Around 1,800 years ago, an artisan immortalized a Thracian athlete in brass, preserving what appears to be a wrestler’s likeness in the form of a balsamarium, or vessel used to store liquids including oils, balm and perfumes. Several decades later, the jar was buried alongside the remains of a 35- to 40-year-old man in what is now southeastern Bulgaria.
A new study published in the American Journal of Archaeology discusses this “spectacular” artifact in great detail, providing insights on the balsamarium’s origins, subject and place within the wider Thracian culture. (Thrace, an ancient region comprising parts of Greece, Bulgaria and Turkey, was under Roman control at the time of the jar’s production.)
As the authors explain, “By providing a detailed description of the balsamarium, the results of its metallographic analysis, and an accurate account of its archaeological context and its date, we hope to clarify some still unsolved problems related to the function and production of such vessels.”
Per Live Science’s Owen Jarus, the ancient jar depicts a goateed man with a bent nose likely broken during a wrestling match and never fully healed. The unidentified athlete boasts a tight-fitting cap made from the skin of a panther or leopard: Its nostrils and half-closed eyes appear on the front side of the accessory, while its sharp teeth, ears, spotted coat and mane are represented by skillfully rendered brasswork details.
According to the study, the cap alludes to Hercules, a mythological Greek hero who defeated the Nemean lion and other seemingly unconquerable beasts. By including such an “impressive” adornment, the craftsman hinted at the athlete’s similarity to Hercules and, by extension, his “heroic power and courage.”
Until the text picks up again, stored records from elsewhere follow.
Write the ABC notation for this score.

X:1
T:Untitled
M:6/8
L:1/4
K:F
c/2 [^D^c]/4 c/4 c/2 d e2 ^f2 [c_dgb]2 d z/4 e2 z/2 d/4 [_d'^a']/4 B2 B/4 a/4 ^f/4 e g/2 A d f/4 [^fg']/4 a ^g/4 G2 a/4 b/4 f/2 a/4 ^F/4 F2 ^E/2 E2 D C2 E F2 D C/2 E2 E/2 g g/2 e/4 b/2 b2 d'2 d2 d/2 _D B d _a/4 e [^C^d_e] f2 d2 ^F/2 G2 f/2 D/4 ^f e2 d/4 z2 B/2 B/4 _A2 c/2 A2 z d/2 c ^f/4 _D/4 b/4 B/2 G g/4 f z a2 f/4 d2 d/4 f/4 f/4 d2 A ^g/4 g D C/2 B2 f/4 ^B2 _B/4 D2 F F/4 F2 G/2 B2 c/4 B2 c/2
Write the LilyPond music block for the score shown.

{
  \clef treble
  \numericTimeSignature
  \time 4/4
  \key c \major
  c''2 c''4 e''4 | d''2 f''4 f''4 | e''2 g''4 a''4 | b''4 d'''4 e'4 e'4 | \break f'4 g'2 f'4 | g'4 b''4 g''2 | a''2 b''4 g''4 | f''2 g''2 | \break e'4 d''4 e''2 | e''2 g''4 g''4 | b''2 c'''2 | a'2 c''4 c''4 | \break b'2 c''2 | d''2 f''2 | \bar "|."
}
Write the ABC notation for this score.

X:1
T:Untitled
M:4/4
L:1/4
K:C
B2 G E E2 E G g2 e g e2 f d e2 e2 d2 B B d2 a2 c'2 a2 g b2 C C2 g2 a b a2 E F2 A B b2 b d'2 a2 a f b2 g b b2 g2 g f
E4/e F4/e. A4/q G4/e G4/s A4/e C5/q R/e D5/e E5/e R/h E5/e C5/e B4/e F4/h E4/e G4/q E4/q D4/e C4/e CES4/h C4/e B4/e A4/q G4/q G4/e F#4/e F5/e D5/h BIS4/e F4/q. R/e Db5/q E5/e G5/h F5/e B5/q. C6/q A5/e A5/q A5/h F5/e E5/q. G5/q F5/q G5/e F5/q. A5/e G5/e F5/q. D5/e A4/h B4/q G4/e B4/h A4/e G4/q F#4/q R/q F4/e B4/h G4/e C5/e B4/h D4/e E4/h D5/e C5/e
Archaeologists discovered the wrestler balsamarium while excavating a burial mound in 2015. As the study notes, the site also yielded two pairs of shoes; fragments of glass vessels; a bronze coin dated to between 198 and 217 A.D.; and a strigil, or curved blade used to scrape oil and dirt off one’s skin.
Although scholars disagree on the historic function of balsamaria, the study’s authors point out that the presence of both the vessel and a strigil in a single grave points toward the former’s use as an unguent container associated with exercise and bathing. The jar’s anthropomorphic nature also supports this theory; rather than depicting a more typical subject such as Hercules or Dionysus, the balsamarium represents a man easily identified as an athlete on the basis of his crooked nose and intimidating cap.
Lead author Daniela Agre of the National Archaeological Institute with Museum at the Bulgarian Academy of Sciences tells Live Science’s Jarus that the grave likely belonged to a Thracian aristocrat who “practiced sport in his everyday life, rather than to a professional athlete.”
She adds, “We think that the tumulus”—a 9.8-foot-tall burial mound—“was used as a family necropolis and the deceased was a part of this family.”
Per the study, the individual in question used the balsamarium for as long as 20 to 25 years, wearing it out to such an extent that he had to have the jar’s handle replaced. Upon the man’s death, this prized possession followed him to the grave, where it remained for almost two millennia.